Publication year - 2008
Publication title -
the faseb journal
Language(s) - English
Resource type - Journals
SCImago Journal Rank - 1.709
H-Index - 277
eISSN - 1530-6860
pISSN - 0892-6638
DOI - 10.1096/fasebj.22.1_supplement.654.2
Subject(s) - pharmacophore , footprinting , fragment (logic) , drug discovery , ligand (biochemistry) , computational biology , chemistry , binding site , binding pocket , stereochemistry , dna , computer science , algorithm , biology , receptor , biochemistry , base sequence
Lead optimization in drug discovery programs is quite challenging especially when the structure of the drug target is not known. To overcome this limitation, we are developing a computational method called Receptor Image from Fragment Footprinting or RIFF. The goal is to devise a general method for creating realistic models of binding sites starting with only the structure of established ligands or active compounds from screening. The drug or fragment is soaked with a layer of solvent composed of individual amino acids, which is then dispersed (evaporates) from the ligand in molecular dynamics (MD) simulations as a function of time and temperature.
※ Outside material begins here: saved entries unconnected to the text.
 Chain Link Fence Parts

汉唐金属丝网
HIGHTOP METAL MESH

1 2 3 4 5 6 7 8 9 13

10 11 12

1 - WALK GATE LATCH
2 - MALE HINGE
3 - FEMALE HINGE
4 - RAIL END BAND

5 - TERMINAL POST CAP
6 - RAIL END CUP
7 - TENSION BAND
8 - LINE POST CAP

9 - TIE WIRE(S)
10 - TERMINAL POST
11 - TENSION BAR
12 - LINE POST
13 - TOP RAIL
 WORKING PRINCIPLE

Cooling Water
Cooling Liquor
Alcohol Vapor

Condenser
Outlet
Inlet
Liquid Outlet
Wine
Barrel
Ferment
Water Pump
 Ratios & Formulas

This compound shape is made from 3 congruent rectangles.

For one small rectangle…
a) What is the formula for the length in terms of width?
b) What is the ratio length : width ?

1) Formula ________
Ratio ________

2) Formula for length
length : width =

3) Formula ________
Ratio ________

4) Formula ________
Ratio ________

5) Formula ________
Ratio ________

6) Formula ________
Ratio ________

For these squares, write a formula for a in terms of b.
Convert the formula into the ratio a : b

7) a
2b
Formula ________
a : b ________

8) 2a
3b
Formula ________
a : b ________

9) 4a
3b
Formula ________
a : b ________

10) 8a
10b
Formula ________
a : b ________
The tightest‐binding amino acids from the MD simulations define potential binding modes and can be used to construct model binding sites. RIFF was applied to ligands that interact with HIV reverse transcriptase (HIV‐RT) to validate the method. RIFF correctly identified 6/7 amino acids in the binding site of HIV‐RT (composition matching) located in close proximity to their positions in the actual binding site determined by x‐ray crystallography (topology matching). This method will complement pharmacophore‐based approaches and may speed drug discovery.